A vehicle wheel changes direction by forces at its contact patch
only.. – Matt Zusy
We appear to talking past each other. I have mainly been talking about geometry of the path followed by a turning wheel and where the instantaneous centre of that circular path is located. You are talking about the location of where the forces act. These are two different things. In a gravitational field, the forces acting on a free leaning wheel are gyroscopic torque and forces acting at the contact patch. The geometric path followed by the wheel has a radius and centre far from the contact patch.
If you have the skill to ride a bike with holding the handlebars you will notice that when you lean to the right, the front wheel will automatically turn to the right.
Consider when you ride a bike straight and lean it. The wheels do not
turn nor try to turn.. – Matt Zusy
Hold a bike at an angle to the vertical with the wheels parallel to each other and push it forward with no rider. I guarantee the front wheel will turn in the direction of the lean and the bike will follow a circular path. (I used to do this out of curiosity as a kid.) In order for a bike to travel straight while leaned over, a counter weight (e.g. the rider leaning in the opposite direction to the lean of the bike) is needed so that the COM of the combined mass is above the line joining the contact patches. Now the torque due to gravity acting around the horizontal axis is removed and now there is no gyroscopic reaction force, so the bike continues in a straight line while leaned over. (Guess who used to do this as a kid :-)

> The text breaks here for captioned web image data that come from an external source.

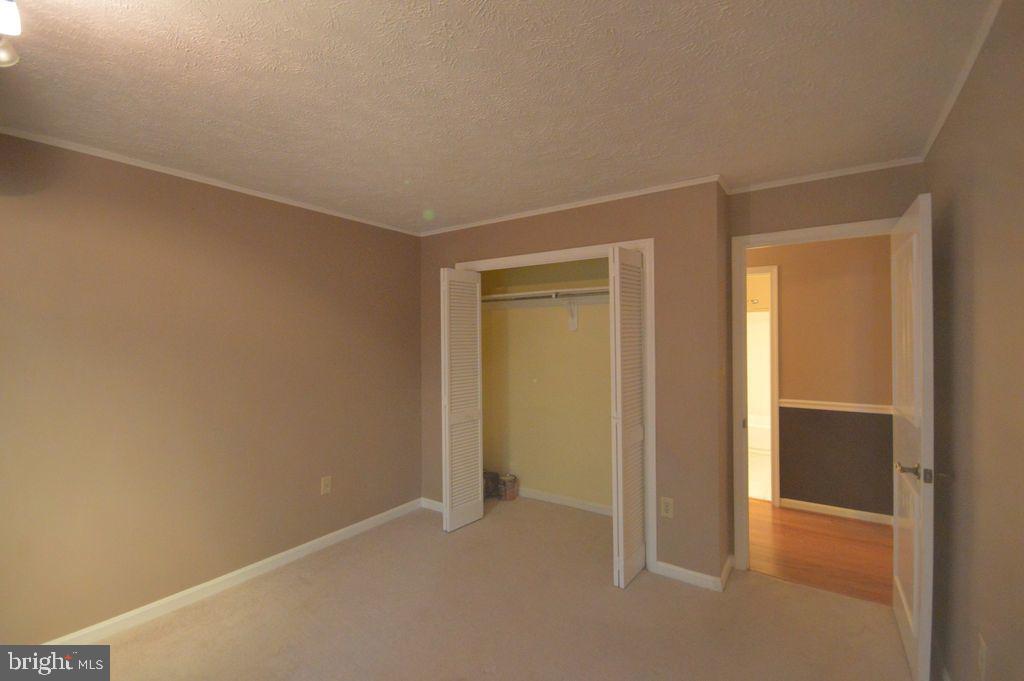 GAITHERSBURG - Residential Lease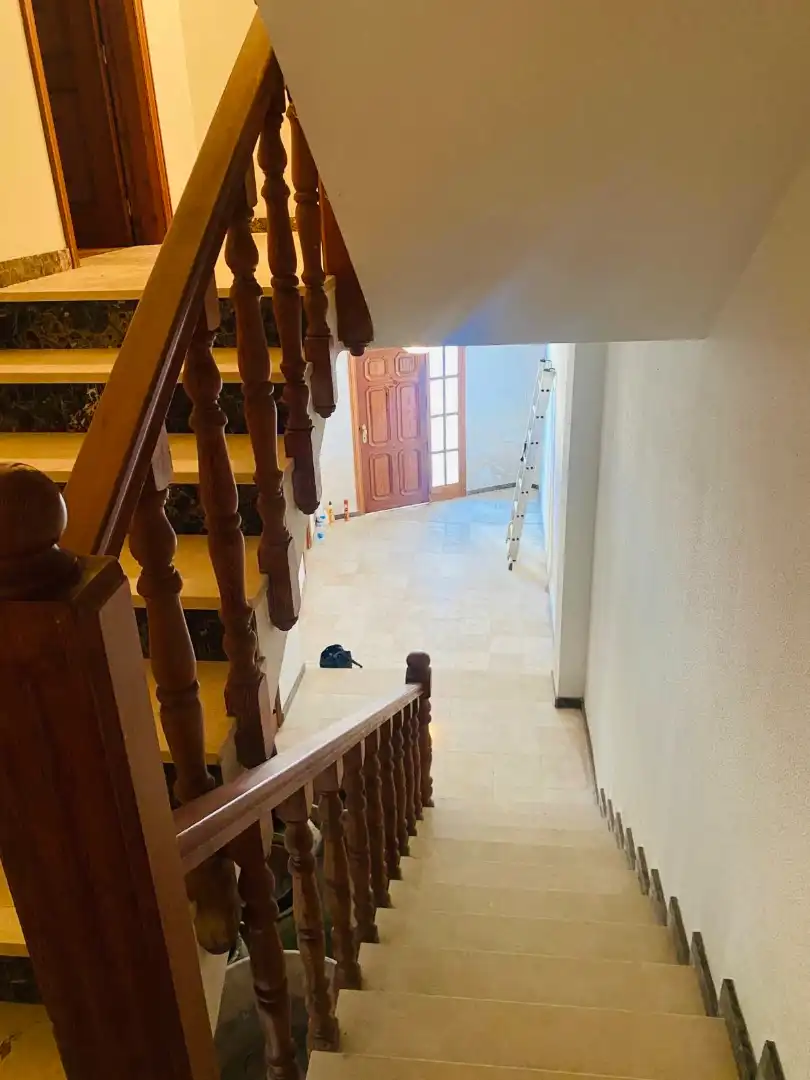 Misto residenziale in vendita a El Verger, imagen 8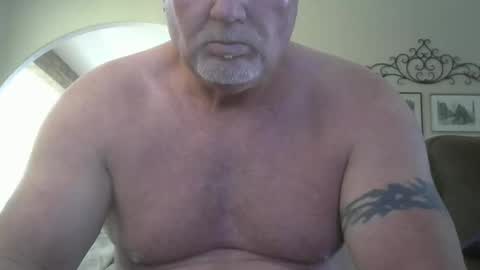 Snapshot of motorguy08 chatting on October 9, 2025, 8:07 pm motorguy08 online show from October 9, 2025, 8:07 pm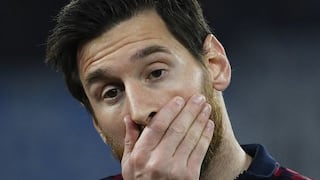 Crisis en Barcelona: el club buscará reducir sueldos y los futbolista que no estén a favor podrían salir gratis en enero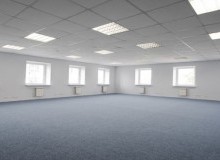 Kwikfynd Skylights
ooralea
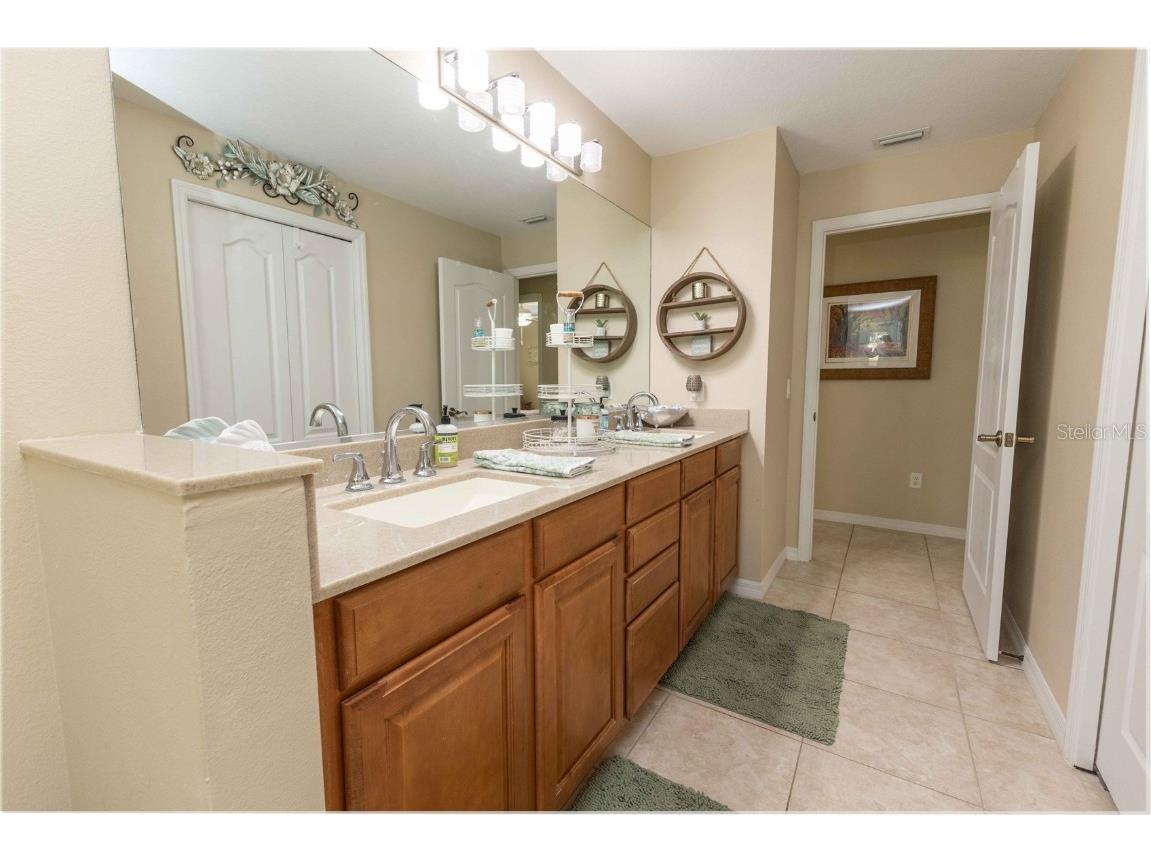 9562 County Road 125c Wildwood FL 34785 G5106044 image20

An additional subtle feature of a turning bike is that the contact patch of the front wheel moves from being directly under the axle when the bike is upright to a point significantly further forward as the bike is leaned over.
This phenomena is described in detail in my answer to "How does tilting a bike make it turn sharper?"
As the bike rolls, there are periods when the rider is turning the front wheel and periods when the rider holds the front wheel at a fixed angle - Figs 2A-D. During the “wheel turning” periods, which are shown in red, the front wheel follows a curved path. Here, the wheel changes direction by rotating/turning about its contact point. Pretty simple stuff because it’s easy to understand how turning a rolling wheel results in curved path travel.
In the next image below: The car corners on the side of a large rotating turntable. The wheels now leave travel paths behind that are not circular. No longer is there a turn center, yet the wheels still leave behind contact travel paths that are circular just as it would when the turntable is still.